Au président du présidium de la Fédération d'alpinisme de la RSS kirghize

au camarade Smirnov Yu.N.

Des participants de la traversée du massif «Tchoktal» camarades Buryak V.N., Aksenov V.A., Lengnik O.M.

Requête

En 1962, un groupe sportif dirigé par Naumenko I.M. a effectué la traversée du massif «Tchoktal» de catégorie 5B.

Le groupe a suivi l'itinéraire avec quelques déviations par rapport à l'itinéraire des pionniers en raison de l'absence d'une description complète et détaillée. À cet égard, le groupe a pris des décisions indépendantes lors du choix du chemin sur certaines sections de la traversée.

Les participants du groupe ont relevé les notes sur tous les sommets du massif et les cairns de contrôle. Selon le groupe, les déviations effectuées sur l'itinéraire classifié n'affectent pas sa catégorie de difficulté.

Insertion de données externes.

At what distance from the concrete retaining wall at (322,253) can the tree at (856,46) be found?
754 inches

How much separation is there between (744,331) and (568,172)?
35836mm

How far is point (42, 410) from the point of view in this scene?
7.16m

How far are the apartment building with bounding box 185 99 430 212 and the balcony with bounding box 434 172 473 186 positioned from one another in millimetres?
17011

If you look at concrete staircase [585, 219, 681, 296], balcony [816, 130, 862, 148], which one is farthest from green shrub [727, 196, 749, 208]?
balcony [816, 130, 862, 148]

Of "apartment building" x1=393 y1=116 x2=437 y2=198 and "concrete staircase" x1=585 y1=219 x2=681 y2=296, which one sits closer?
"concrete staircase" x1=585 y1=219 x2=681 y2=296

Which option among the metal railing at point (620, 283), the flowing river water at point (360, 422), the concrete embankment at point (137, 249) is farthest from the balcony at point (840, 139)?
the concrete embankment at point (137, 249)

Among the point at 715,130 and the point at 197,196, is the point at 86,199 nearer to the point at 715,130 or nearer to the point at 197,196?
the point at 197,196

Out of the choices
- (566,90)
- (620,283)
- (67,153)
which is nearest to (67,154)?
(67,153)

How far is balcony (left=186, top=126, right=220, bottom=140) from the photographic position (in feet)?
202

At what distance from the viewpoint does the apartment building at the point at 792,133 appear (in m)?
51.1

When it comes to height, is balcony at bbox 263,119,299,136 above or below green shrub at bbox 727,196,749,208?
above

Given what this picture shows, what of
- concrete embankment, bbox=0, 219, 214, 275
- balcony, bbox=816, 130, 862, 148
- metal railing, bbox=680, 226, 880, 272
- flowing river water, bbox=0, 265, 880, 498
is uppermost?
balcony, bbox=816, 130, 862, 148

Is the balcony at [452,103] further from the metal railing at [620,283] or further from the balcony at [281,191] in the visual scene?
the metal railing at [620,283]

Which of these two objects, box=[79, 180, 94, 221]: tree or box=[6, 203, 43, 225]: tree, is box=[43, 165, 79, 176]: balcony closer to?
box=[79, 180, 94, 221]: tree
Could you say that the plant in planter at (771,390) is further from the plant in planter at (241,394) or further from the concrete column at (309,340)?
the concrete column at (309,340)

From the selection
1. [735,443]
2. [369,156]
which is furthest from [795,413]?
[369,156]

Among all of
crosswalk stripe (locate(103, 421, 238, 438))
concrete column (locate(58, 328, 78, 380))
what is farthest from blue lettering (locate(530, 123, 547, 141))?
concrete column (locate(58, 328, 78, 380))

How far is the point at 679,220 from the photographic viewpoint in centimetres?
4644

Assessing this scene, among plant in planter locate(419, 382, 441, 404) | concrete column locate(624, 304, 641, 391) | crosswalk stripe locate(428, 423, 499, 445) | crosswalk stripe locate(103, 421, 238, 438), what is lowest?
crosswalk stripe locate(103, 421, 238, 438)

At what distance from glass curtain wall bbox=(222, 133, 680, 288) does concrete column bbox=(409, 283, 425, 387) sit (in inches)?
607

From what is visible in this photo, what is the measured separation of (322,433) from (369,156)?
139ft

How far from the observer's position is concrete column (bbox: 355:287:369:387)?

Lors de la révision de la traversée effectuée par le groupe par la commission (présidée par Rotataev N.S.), il nous a été proposé de rédiger une description détaillée de l'itinéraire parcouru et de l'examiner lors de la réunion du présidium de la Fédération d'alpinisme de la RSS kirghize.

À cet égard, le groupe demande que l'itinéraire parcouru soit classifié et que les résultats de la traversée soient examinés. Le 20 octobre 1962.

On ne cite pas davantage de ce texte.